Archive

ERROR TcpInputProc - Error encountered for connection from timeout

Communicator

Hi there,

since we rolled out a couple of houndred forwarder, we do have connection errors.

If I do a telnet from a forwarder (unix), sometimes I get an answer, sometimes I doesn't. If it works, we get events.

On the indexer I can recognize this error event

ERROR TcpInputProc - Error encountered for connection from ... timeout

I have a lot of them...
The forwarders and indexer are in the same subnet. We already installed a new one to verifiy if we have an issue in our configuration. With a new indexer we have the same issue.
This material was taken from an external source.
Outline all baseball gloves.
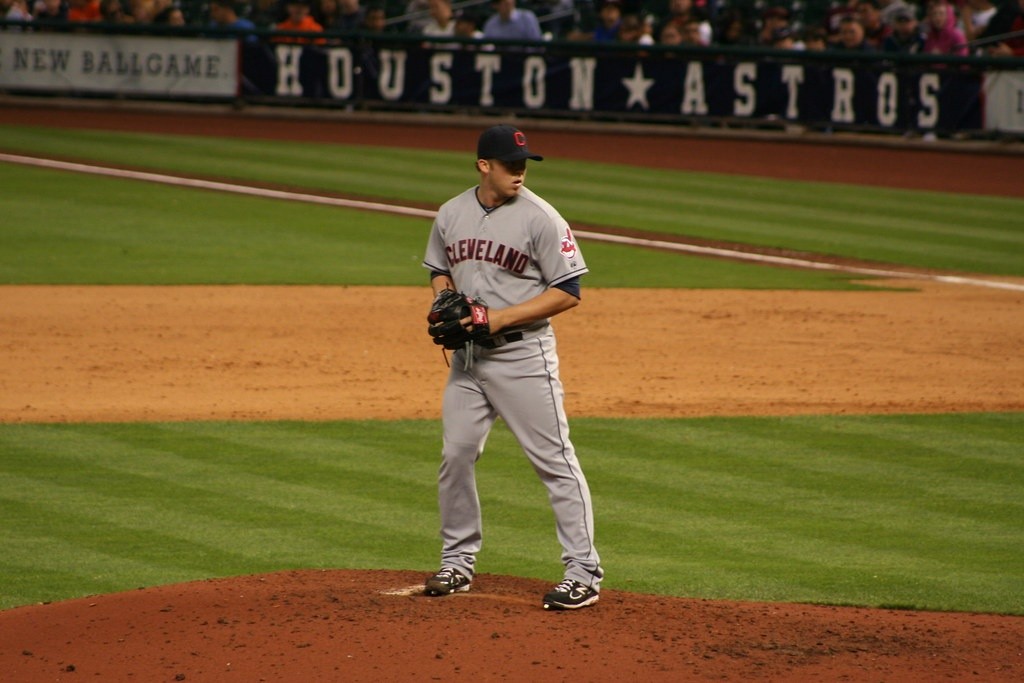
[427,281,491,369]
On the forwarder side we have the following warn message

TcpOutputProc - Raw connection to ip ... :9997 timed out

Does anyone have had the same issue?

thanks in advance

Regards.

0 Karma
1 Solution

Communicator

this error is caused by the heartbeat function. every 30 seconds the heartbeat will send to indexer. if the indexer don't get it during that time, the indexer writes a log with the timeout message. network devices like a firewall can causing this or long remote connections. I disabled the heartbeat. Other solution could be change the time frequency from 30 seconds...

View solution in original post

New Member

Are all of your SE servers using NTP and do you have the correct DNS records loaded? Timing and authentication can cause issues on you Splunk infrastructure.

0 Karma

Communicator

this error is caused by the heartbeat function. every 30 seconds the heartbeat will send to indexer. if the indexer don't get it during that time, the indexer writes a log with the timeout message. network devices like a firewall can causing this or long remote connections. I disabled the heartbeat. Other solution could be change the time frequency from 30 seconds...

View solution in original post

Ultra Champion

It could be that you are overloading your network a/o indexer.

Did the problem always exist, or did it start occurring once you reached a certain number of forwarders sending data?

Have you installed the Deployment Monitor app? It ships with splunk by default, you just need to enable it. This can give you some insights into congestion problems.

Please tell us more of your HW/SW configuration (OS, version of splunk etc etc)


UPDATE:

Does the error occur for a particular type of forwarder?
Are your ulimit and other OS settings (forwarder and indexer) the same as for the other (functioning) landscape?
Are there intermediate network components that might be causing trouble (switches, routers, firewalls)?
Does the problem go away when you have lower loads (e.g. at night)?

/K

0 Karma

Explorer

Hi there, the error seems to have disappeared when I moved from a Universal Forwarder configuration to a Light Forwarder.

I was not able to get data into my indexers, but I'm not sure if this error had anything to do with it.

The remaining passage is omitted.